→ **AUFGABEN**:
**a.** In welchen Arten von Arbeiten behandelt Galina Leonova laut dem Textauszug ihr Themenfeld vor allem?
**b.** Übertragen Sie diesen Satz aus dem Textauszug ins Englische: „Im selben Moment beinhaltet ihr Schaffen eine wiederkehrende Auseinandersetzung mit unterschiedlichen Formen von Zukunftsszenarien, welche ihr als fiktiver Spiegelpunkt für die Analyse gegenwärtiger Entwicklungen dienen.“

→ **TEXTAUSZUG**:
In ihrer künstlerischen Arbeit untersucht Galina Leonova die Transformation sozialer und moralischer Wertmodelle sowie die erkenntnistheoretische Erschließung unserer Realität vor dem Hintergrund des aktuellen technologischen Fortschritts. Dieses Themenfeld behandelt sie insbesondere im Rahmen installativer und filmischer Arbeiten, in denen sie die spezifischen Schnittpunkte zwischen menschlicher Lebenswelt und neuen Medien auf experimentelle Weise auslotet und reflektiert. Im selben Moment beinhaltet ihr Schaffen eine wiederkehrende Auseinandersetzung mit unterschiedlichen Formen von Zukunftsszenarien, welche ihr als fiktiver Spiegelpunkt für die Analyse gegenwärtiger Entwicklungen dienen.

→ **DATENSÄTZE**:
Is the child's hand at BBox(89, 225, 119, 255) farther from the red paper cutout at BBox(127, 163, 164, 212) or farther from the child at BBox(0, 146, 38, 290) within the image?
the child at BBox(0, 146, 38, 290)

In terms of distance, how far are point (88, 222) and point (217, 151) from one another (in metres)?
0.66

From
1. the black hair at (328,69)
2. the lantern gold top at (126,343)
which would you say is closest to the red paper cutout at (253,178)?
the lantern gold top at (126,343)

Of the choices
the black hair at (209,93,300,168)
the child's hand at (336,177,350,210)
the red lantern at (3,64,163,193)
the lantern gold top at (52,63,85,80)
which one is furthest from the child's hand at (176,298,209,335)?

→ **LÖSUNGEN**:
**a.** In installativen und filmischen Arbeiten.

**b.** At the same time, her work involves a recurring engagement with different forms of future scenarios, which serve her as a fictional point of reflection for the analysis of current developments.